■ Travail demandé
D'après le document source, en quel stade la rue de terre de Nkongmondo était-elle transformée à la nuit tombée ?

■ Document source
J’ai vu des matchs de football somptueux sur tous les stades du monde. Je me rappelle encore, il y a des siècles en fait, cette rue de terre à Nkongmondo, à Douala, violemment éclairée par les lampadaires nouvellement installés, que nous transformions en Wembley la nuit venue.
Pieds et torse nus, des oranges ou des boules de caoutchouc en guise de ballons, nous prenions la rue d’assaut, au grand dam de M. Jean, le propriétaire de l’unique voiture du quartier. J’étais le gardien de but attitré du groupe. J’ai toujours été gardien de but.
Ne me plaignez pas trop, parce que la seule position que j’aie jamais occupée sur un terrain de foot a forgé en moi une perspective particulière pour le jeu. J’ai toujours observé le déroulement de la partie, le déplacement des joueurs, les instructions des entraîneurs, le regard des arbitres et l’évolution de l’émotion chez les spectateurs. J’enregistre tout, je m’intéresse à tout.

■ Données affichées
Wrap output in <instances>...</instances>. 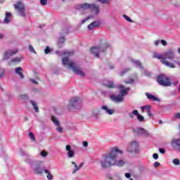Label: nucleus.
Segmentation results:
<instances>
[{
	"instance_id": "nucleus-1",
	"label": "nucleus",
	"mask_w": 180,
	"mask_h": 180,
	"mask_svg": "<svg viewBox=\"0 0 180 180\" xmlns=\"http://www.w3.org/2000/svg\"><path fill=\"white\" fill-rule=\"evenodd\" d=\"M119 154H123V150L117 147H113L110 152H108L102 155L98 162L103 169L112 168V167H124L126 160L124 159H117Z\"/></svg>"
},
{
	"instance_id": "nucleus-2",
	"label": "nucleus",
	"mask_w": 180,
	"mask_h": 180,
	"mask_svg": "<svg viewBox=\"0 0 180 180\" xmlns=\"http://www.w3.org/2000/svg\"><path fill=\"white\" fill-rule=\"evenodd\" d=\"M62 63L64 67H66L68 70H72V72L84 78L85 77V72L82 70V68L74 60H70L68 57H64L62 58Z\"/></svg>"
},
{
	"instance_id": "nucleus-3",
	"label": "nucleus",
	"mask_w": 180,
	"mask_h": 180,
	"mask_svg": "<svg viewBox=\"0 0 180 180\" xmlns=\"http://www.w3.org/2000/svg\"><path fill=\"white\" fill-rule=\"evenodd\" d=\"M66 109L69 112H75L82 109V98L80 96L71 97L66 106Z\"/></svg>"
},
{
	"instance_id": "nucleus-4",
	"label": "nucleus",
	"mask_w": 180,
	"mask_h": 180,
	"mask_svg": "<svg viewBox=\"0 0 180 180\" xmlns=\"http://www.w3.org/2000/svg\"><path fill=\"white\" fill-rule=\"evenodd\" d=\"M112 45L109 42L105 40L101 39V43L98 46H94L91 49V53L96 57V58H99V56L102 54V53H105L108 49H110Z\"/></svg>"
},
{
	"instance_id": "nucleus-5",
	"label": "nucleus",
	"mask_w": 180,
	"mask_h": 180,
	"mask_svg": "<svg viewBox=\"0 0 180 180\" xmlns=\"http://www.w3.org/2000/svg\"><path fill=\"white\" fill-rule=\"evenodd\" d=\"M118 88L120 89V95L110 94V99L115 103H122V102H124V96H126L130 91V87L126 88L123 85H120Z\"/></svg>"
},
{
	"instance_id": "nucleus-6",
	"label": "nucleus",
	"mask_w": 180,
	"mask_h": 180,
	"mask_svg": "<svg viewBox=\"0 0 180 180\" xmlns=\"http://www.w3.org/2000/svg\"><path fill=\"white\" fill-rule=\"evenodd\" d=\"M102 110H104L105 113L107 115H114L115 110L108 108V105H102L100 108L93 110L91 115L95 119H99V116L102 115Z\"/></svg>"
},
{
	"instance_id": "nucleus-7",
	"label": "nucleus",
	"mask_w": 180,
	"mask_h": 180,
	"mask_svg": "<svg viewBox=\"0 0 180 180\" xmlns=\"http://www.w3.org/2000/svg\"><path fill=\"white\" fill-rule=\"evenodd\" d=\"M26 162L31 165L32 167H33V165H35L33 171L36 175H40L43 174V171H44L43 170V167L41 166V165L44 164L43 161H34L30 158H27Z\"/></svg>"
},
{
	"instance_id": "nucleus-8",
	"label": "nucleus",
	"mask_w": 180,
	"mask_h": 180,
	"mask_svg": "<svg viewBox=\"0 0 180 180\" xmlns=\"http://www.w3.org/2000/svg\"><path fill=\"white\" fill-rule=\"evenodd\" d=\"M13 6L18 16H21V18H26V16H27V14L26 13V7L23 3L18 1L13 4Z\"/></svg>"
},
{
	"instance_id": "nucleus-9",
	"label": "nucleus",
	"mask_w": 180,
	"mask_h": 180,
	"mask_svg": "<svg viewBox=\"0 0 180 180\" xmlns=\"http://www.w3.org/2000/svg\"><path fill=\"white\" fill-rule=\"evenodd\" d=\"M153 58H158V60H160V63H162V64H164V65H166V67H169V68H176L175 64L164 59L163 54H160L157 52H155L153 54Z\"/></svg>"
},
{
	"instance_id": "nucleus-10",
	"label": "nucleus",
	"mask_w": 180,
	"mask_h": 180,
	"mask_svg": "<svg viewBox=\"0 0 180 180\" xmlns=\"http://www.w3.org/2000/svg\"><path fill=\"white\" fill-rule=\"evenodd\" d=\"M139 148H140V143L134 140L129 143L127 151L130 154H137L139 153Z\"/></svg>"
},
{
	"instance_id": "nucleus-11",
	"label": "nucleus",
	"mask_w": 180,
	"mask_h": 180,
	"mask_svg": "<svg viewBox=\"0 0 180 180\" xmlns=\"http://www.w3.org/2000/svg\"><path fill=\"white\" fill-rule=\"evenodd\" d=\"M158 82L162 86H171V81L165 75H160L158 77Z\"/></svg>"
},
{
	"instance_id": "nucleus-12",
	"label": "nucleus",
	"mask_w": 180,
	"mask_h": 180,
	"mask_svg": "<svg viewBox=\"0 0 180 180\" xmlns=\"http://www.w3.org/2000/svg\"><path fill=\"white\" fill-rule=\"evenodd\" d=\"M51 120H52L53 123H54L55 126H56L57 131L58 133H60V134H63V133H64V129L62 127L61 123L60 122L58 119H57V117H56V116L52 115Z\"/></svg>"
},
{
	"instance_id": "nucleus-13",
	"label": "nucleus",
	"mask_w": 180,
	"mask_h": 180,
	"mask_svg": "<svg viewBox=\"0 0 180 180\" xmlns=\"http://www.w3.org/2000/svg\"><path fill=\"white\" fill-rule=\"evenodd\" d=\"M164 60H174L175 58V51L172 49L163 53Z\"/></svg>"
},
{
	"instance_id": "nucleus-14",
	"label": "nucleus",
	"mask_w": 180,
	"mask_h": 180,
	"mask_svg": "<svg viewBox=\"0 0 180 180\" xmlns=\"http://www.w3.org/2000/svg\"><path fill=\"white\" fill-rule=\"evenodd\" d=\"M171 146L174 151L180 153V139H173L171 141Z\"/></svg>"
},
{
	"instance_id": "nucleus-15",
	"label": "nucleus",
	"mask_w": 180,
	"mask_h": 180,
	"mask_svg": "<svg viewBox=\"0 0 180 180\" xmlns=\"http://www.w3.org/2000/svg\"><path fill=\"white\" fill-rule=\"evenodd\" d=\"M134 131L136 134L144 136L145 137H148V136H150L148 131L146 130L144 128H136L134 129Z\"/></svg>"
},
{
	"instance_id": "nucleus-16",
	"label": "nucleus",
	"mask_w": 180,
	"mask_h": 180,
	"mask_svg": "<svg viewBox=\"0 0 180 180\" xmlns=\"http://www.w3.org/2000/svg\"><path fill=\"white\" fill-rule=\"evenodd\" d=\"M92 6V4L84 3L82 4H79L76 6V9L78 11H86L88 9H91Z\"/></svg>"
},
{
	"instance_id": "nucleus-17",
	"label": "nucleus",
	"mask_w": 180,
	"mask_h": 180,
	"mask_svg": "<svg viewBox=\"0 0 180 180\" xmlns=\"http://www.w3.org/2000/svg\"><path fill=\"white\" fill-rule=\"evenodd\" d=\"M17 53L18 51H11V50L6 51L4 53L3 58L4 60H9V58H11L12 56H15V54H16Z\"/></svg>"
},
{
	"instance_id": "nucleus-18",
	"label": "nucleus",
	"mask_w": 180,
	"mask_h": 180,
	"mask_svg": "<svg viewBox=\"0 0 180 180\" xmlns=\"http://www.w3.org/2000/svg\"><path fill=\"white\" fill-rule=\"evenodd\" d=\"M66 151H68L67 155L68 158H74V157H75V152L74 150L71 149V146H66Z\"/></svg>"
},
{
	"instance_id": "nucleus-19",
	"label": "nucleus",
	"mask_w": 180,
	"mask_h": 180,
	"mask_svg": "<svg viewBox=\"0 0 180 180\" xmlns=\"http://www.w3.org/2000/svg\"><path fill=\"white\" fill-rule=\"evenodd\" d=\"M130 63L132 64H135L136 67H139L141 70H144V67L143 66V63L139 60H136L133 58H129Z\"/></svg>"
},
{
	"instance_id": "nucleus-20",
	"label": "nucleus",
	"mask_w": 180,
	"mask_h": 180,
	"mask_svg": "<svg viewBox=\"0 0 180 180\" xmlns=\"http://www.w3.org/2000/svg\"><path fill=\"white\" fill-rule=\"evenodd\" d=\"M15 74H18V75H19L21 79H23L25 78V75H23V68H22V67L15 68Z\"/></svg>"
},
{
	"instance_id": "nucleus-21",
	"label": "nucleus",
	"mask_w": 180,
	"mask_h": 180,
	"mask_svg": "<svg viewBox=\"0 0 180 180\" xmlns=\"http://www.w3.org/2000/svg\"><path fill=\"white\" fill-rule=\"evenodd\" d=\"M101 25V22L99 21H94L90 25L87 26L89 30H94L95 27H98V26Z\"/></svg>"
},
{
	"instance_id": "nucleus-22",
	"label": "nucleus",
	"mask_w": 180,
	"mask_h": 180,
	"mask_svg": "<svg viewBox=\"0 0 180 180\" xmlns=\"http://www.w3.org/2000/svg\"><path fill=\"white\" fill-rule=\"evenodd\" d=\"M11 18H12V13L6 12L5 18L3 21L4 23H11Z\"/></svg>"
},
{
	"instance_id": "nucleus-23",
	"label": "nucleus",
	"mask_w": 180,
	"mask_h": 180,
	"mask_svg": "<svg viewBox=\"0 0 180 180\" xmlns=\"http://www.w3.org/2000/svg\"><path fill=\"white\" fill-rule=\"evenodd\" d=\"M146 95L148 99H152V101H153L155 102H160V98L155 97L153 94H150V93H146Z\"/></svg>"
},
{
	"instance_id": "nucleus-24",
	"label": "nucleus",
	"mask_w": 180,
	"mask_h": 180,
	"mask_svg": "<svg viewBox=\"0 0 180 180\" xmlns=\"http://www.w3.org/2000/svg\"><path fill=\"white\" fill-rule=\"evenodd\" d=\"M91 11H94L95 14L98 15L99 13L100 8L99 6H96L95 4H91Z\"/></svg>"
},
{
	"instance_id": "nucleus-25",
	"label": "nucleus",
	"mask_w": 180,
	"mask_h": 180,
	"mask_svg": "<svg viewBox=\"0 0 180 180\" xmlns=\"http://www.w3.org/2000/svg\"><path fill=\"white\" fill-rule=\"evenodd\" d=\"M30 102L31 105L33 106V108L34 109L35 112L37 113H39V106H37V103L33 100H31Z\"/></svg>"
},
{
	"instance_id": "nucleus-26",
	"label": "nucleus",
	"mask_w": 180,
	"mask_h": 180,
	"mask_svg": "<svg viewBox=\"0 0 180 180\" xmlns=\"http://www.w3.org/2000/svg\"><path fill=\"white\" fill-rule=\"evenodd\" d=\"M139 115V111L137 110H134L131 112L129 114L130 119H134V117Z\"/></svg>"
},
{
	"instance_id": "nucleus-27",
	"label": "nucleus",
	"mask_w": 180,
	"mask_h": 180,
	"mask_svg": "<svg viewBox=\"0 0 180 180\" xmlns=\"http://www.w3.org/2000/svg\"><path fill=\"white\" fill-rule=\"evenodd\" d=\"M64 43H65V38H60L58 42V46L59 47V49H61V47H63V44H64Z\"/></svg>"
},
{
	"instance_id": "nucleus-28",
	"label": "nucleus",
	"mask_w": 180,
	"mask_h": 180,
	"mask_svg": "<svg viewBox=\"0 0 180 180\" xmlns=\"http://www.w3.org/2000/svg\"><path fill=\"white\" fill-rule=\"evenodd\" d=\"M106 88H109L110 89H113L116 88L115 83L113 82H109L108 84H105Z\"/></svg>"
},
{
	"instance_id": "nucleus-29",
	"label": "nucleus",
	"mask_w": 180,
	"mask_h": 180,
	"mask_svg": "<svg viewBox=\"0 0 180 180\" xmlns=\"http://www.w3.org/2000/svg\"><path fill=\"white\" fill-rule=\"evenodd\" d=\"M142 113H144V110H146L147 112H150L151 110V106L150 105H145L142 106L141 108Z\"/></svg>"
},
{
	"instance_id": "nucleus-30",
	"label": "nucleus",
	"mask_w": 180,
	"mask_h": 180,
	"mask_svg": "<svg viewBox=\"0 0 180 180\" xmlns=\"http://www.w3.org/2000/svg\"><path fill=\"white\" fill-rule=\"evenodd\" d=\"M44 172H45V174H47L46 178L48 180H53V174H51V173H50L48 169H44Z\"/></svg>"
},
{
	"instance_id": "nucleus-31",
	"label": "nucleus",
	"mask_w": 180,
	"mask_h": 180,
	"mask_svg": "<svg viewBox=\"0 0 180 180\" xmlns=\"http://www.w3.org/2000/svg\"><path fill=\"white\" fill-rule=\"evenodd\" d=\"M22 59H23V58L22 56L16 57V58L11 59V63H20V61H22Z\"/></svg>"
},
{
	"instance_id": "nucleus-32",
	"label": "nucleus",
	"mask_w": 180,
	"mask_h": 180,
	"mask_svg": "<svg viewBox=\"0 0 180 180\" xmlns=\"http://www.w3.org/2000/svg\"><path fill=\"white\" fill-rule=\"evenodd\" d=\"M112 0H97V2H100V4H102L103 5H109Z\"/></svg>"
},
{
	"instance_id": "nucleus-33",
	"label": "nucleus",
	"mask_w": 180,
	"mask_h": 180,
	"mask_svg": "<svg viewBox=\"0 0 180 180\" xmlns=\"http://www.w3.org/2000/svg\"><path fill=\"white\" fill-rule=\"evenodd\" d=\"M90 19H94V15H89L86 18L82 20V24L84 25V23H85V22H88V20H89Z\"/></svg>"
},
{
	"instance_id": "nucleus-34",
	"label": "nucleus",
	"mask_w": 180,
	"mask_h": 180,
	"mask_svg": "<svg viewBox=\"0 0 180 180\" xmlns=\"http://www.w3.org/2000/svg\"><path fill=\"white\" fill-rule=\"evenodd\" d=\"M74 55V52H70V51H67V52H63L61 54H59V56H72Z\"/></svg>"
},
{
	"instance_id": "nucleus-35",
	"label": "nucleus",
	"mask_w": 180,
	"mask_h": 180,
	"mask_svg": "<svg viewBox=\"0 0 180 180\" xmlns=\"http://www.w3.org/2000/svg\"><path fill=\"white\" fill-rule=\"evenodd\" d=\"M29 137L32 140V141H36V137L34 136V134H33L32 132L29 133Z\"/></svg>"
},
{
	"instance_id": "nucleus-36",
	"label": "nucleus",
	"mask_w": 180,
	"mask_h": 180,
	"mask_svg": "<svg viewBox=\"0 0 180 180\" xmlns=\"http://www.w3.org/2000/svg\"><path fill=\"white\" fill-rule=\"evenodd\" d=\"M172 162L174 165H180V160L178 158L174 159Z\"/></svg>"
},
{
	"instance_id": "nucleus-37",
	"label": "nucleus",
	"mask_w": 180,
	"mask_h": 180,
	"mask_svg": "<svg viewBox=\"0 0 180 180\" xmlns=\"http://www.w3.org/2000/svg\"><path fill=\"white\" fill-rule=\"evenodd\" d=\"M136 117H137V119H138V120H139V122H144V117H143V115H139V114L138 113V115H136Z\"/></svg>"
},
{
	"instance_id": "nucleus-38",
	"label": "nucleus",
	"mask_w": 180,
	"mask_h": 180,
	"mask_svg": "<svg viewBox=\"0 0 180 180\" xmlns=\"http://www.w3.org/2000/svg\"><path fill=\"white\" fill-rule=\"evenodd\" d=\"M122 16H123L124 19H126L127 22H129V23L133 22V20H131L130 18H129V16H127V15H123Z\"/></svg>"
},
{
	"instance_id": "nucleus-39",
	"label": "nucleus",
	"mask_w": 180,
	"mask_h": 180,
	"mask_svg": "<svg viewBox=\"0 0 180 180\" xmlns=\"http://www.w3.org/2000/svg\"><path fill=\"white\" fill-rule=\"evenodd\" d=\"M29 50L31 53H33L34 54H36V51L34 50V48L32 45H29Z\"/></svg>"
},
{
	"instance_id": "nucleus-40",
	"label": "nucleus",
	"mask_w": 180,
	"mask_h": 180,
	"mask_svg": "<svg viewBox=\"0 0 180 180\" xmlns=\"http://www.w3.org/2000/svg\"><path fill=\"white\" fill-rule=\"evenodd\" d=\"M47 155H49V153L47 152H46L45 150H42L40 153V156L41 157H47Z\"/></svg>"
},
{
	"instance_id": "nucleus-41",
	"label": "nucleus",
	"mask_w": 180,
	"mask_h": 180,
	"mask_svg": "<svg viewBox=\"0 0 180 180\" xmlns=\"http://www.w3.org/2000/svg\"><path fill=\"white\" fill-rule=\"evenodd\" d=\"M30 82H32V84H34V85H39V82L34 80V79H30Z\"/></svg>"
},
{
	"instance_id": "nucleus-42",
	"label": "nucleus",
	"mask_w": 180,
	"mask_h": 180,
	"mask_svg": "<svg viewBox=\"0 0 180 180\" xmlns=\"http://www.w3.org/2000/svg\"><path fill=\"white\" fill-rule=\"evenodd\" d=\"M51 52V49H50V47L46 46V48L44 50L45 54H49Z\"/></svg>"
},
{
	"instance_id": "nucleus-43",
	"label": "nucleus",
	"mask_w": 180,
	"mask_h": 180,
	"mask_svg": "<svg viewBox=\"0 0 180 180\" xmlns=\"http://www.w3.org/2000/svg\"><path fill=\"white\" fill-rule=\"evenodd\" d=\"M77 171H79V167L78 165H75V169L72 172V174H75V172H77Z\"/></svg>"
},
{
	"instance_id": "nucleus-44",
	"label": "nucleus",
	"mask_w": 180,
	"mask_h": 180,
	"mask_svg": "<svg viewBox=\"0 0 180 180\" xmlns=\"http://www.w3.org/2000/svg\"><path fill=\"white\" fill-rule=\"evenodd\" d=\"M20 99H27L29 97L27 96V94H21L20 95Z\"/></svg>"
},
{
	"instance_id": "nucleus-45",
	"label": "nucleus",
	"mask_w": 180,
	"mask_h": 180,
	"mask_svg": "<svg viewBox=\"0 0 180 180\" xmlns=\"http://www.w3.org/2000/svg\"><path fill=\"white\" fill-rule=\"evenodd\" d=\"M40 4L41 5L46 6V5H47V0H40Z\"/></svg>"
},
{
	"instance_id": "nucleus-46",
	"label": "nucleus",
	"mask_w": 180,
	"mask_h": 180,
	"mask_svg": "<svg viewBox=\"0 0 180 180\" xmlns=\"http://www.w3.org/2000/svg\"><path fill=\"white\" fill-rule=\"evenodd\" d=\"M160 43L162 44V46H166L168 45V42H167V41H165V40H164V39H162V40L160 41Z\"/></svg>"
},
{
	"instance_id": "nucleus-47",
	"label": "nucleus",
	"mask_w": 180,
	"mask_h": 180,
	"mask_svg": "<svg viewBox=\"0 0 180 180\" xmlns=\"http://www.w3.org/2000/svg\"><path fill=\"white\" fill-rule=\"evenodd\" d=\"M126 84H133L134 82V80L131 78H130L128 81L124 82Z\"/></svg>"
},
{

■ Corrigé
En Wembley.